Tahrifatın tahrifatı ‘Metne değil, makasa sadakat’
Bazı meseleler vardır ki, yalnızca yazarı ya da yayınevini değil, bir toplumun hafızasını, edebi adaleti ve düşünsel emanet bilincini ilgilendirir. Kemal Tahir’in Kurt Kanunu adlı romanında yapılan müdahale de işte bu türden bir meseledir. Günlerdir süren tartışmalara kulak kabartan herkes, ortada yalnızca teknik bir hata değil, aynı zamanda ahlaki bir kırılma olduğunu görmektedir. Fakat ilginç olan şu: Metne yapılan bu müdahaleye getirilen gerekçeler, bizzat yapılan müdahalenin kendisi kadar sorunlu. Hiçbir şekilde yanlışın fedailiğine soyunmaya lüzum yok. Gerçekler gün gibi ortadayken… Türkiye’de sansür çoğu zaman yasayla değil, gerekçelerle yapılır. Gerekçe, müdahalenin dilidir; çoğu zaman da niyetin maskesidir. O nedenle bu yazı, ortaya konan bu gerekçelere tek tek yanıt vermeyi, neyi örttüklerini ifşa etmeyi ve edebi sadakat ile kamusal sorumluluk arasındaki farkı yeniden hatırlatmayı amaçlıyor. Bu nedenle tahrifatın bayağı tahrifat olduğunu bilerek fakat olmadığına inanmaya ve inandırmaya çalışan bir yazının söylemlerine, pek de öyle değil, hatta hiç de öyle değil deme gereği duydum. Başlamam gerekirse;
1. “Bu bir sansür değil, teknik bir mesele.”

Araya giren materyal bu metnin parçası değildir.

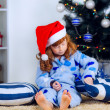 Child in pajamas near the Christmas tree — ストック写真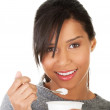 Young woman eating yogurt as healthy breakfast or snack. — Stock Photo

Tekniğin arkasına saklanarak tahrifatı görünmez kılmak, bugünün en rafine sansür yöntemidir. Sansür, yalnızca dönemin sopasıyla değil, yayıncının makasıyla da yapılır. Hele ki çıkarılan pasajlar romanın ideolojik yükünü hafifletiyorsa, mesele teknik değil, düpedüz politik bir tercihtir.
2. “İlk baskıya sadığız.”
Sadakat, beyanla değil belgeyle ölçülür. Eğer gerçekten ilk baskı esas alındıysa, eksik bölümler nasıl açıklanacak? Editoryal sadakat, yazarın yayımladığı metni korumakla başlar. Kendi içinde çelişkili bir baskıyı “ilk” diye kutsamak, edebi meşruiyet üretmez. Bilakis, metin üzerinde tasarrufta bulunma hakkını meşrulaştırmaya çalışan bir kurgudur.
3. “Tenkitli basım yıllar alır, bunu istemek insafsızlık.”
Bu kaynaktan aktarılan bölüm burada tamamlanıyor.